New copyright laws comes into effect allowing users to copy their media

Everyone has been doing it since the days of the double tape deck, but now ripping your music is finally legal

Laws came into effect yesterday permitting UK citizens to make digital copies of MP3s, CDs, DVDs, Blu-Rays and e-books.

Until now, it has been illegal to duplicate or rip material as it was deemed as a copyright infringement. This meant that moving music from a CD over to an MP3 player was illegal. However, new guidance from the Intellectual Property Office means that owners of media can now make backups to be stored locally or in the cloud.

"These changes are going to bring our IP [intellectual property] laws into the 21st century," said the minister for Intellectual Property, Baroness Neville-Rolfe.

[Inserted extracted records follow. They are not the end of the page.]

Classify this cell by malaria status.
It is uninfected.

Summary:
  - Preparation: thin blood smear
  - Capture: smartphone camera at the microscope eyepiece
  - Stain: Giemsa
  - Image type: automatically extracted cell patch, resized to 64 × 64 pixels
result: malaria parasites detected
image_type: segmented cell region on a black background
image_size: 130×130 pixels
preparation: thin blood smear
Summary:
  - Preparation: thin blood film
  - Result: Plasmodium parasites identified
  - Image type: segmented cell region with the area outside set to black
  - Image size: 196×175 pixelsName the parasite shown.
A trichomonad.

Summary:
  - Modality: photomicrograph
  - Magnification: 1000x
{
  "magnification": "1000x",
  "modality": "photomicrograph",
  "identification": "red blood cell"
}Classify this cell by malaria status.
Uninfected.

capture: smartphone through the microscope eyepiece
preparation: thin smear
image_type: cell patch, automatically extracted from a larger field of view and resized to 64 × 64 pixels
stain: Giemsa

It still remains an offense to share or redistribute the copied media and if the original is sold on, it is illegal to retain ownership of the copy. Subscribers to streaming services such as Spotify and Netflix are still not allowed to record content according to the guidance.  

The Federation Against Software Theft (FAST) has welcomed new measures, saying that the reforms were necessary in order to meet modern media consumption habits. FAST campaigned for a change to the draft legislation to ensure that software copyright law was not impacted by the changes.

“This commercial risk could have seen increased prices and ambiguity which we felt would not benefit either the software manufacturer or the user,” said Alex Hilton, CEO of FAST.